- What to produce -
Transcribe the lines below exactly. No image belongs in the transcription.

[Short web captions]
========================

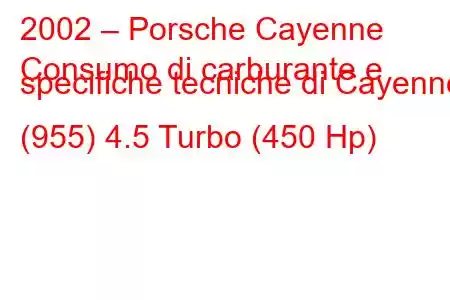 2002 – Porsche Cayenne
Consumo di carburante e specifiche tecniche di Cayenne (955) 4.5 Turbo (450 Hp)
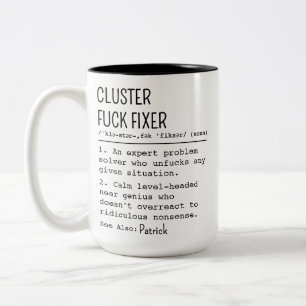 Tasse 2 Couleurs Cadeau Coworker personnalisé, Fixateur F*ck Cluste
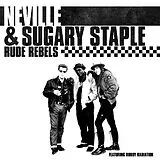 Neville & Sugary Staple Vinyl Rude Rebels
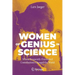 Women of Genius in Science: Whose Frequently Overlooked Contributions Changed the World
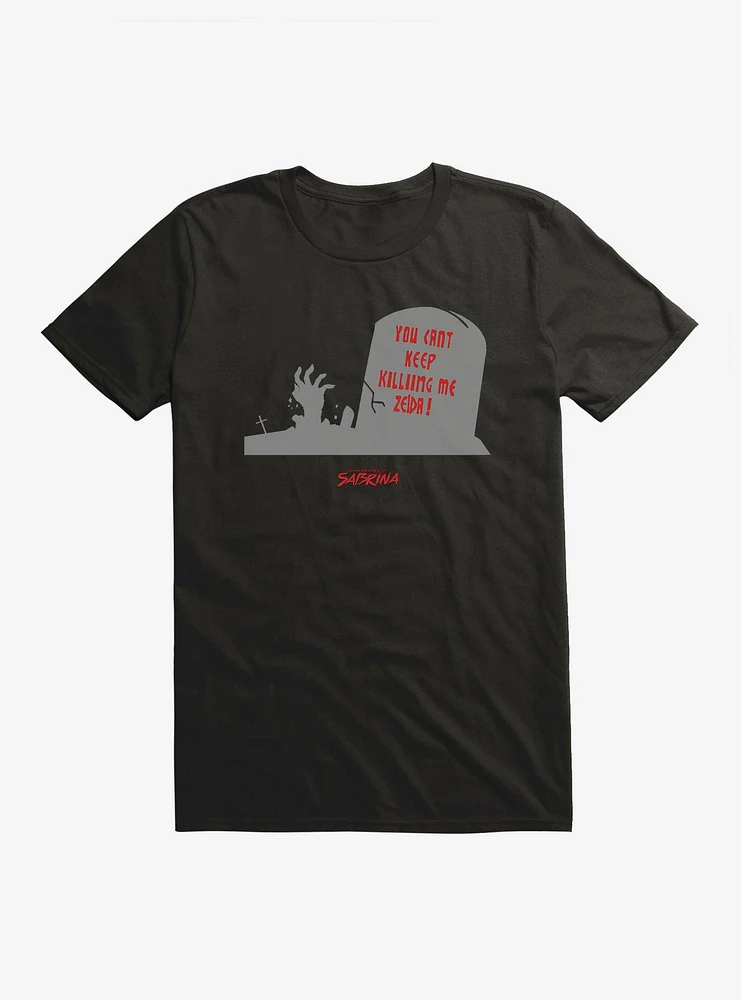 Chilling Adventures Of Sabrina You're Killing Me Zelda! T-Shirt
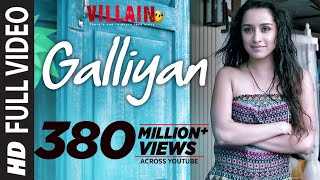 Full Video Galliyan Song  Ek Villain  Ankit Tiwari  Sidharth Malhotra  Shraddha Kapoor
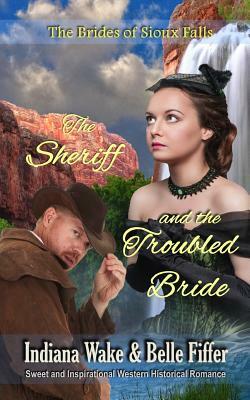 The Sheriff and the Troubled Bride by Indiana Wake, Belle Fiffer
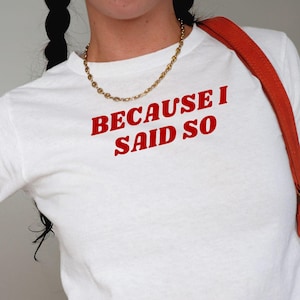 I Said So Baby Tee, Brat Shirt | Y2K Aesthetic | No Thoughts Tee | Coquette Shirt | Girly T-Shirt | Cunty Tee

========================

- Final answer -
 2002 – Porsche Cayenne
Consumo di carburante e specifiche tecniche di Cayenne (955) 4.5 Turbo (450 Hp)
 Tasse 2 Couleurs Cadeau Coworker personnalisé, Fixateur F*ck Cluste
 Neville & Sugary Staple Vinyl Rude Rebels
 Women of Genius in Science: Whose Frequently Overlooked Contributions Changed the World
 Chilling Adventures Of Sabrina You're Killing Me Zelda! T-Shirt
 Full Video Galliyan Song  Ek Villain  Ankit Tiwari  Sidharth Malhotra  Shraddha Kapoor
 The Sheriff and the Troubled Bride by Indiana Wake, Belle Fiffer
 I Said So Baby Tee, Brat Shirt | Y2K Aesthetic | No Thoughts Tee | Coquette Shirt | Girly T-Shirt | Cunty Tee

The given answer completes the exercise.